- [DIRECTIVES]:
**A.** Reproduce the passage on interfaith dialogue and Advent between "The more we" and "our true spirits.", inclusive.
**B.** What does the passage on interfaith dialogue and Advent say, summed up in two sentences?

Terrorism, in many of its forms, is the outcome of the misuse of religious texts, often taken out of context; and is an aggressive ideology that must be combatted with sound teaching – those were some of the agreed outcomes of the 12th annual Christian-Muslim dialogue, meeting this week, between the Anglican Communion and the Al-Azhar Al-Sherif.  Talks began in September 2001 when an interfaith dialogue committee between Al Azhar al-Sherif – the renowned Islamic centre in Cairo – and the Anglican Communion was established in an agreement signed by the Grand Imam of Al Azhar, the Archbishop of Canterbury, and the Bishop of the Diocese of Egypt our friend Bishop Mouneer.

The annual meetings are designed to further co-operation and understanding between Christianity and Islam.

At their meeting in Cairo this week, the participants denounced the recent terrorist attacks in Beirut, Paris, and Mali; and affirmed the importance of “joining the efforts of the international community in its determination to combat terrorism and in depleting the financial and military resources of terrorists.”

During the meeting a paper was presented entitled, The role of religious leaders in combating the use of violence and terrorism in the name of religion. As the title implies, this paper discussed the function of religious leaders, specifically how – using the example of Jesus Christ as a servant leader and peacemaker – these leaders are able to combat violence and hatred in cooperation with other religious leaders.”  For me, the key point within this statement is to not only use the name of Jesus, but to go a step further and to emulate his example of servant hood and peacemaking behaviours.  To allow the spirit to move you to DO.

Advent is a journey through prayer and relationship to perceive what is underneath, what is invisible.  This is a time when we go beyond the name. At the name of Jesus every knee shall bow, yet with knowledge of Jesus, recognition occurs even when he is not named.  Advent is not just about acknowledging a name we are familiar with as we go about our daily existence, but gives us the challenge of learning how to find and absorb the good and holy in all of life.  It is moving from a state of needing the signs or names to one of a profound perception of the transcendent.  And eventually we come to a kind of knowledgeable blindness or deafness to names and words that can be misinterpreted or misleading.  Our lives and minds ought to become so integrated with the Holy Spirit that we are able to perceive Christ with our hearts and souls without physically registering a name.  Why is this important? Discerning the good and true is difficult when we are bombarded with products that claim to be the best, dishonest and hypocritical professionals in every field and quieter brands and people who outshine and make more of an impact than their louder, more commercial competitors.

The more we perceive of an individual’s spirit beneath the mantle of title or name, the more incorporated into existence and more significant we become.  We become the people God intended, fully able to participate in creation joined together unhindered through our true spirits.

Names can also cause distance between human and human and human and the divine. Yet, we have an inner desire though to close that gap.  The Australian aborigines believe that the human and divine must traverse rainbows in order to meet. It is through the ethereal we truly meet each other not simply by trusting the label.

- [SUPPLIED INFORMATION]:
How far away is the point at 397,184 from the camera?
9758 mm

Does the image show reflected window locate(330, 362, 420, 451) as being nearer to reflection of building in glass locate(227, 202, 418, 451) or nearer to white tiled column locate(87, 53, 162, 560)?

- [ANSWERS BELOW]:
**A.**
The more we perceive of an individual’s spirit beneath the mantle of title or name, the more incorporated into existence and more significant we become.  We become the people God intended, fully able to participate in creation joined together unhindered through our true spirits.

**B.** At the 12th annual Christian-Muslim dialogue between the Anglican Communion and Al-Azhar Al-Sherif, participants agreed that terrorism often results from the misuse of religious texts and must be combatted with sound teaching, and they denounced the recent attacks in Beirut, Paris, and Mali. The passage then presents Advent as a time to go beyond names and perceive Christ and the good and holy in all of life through the Holy Spirit.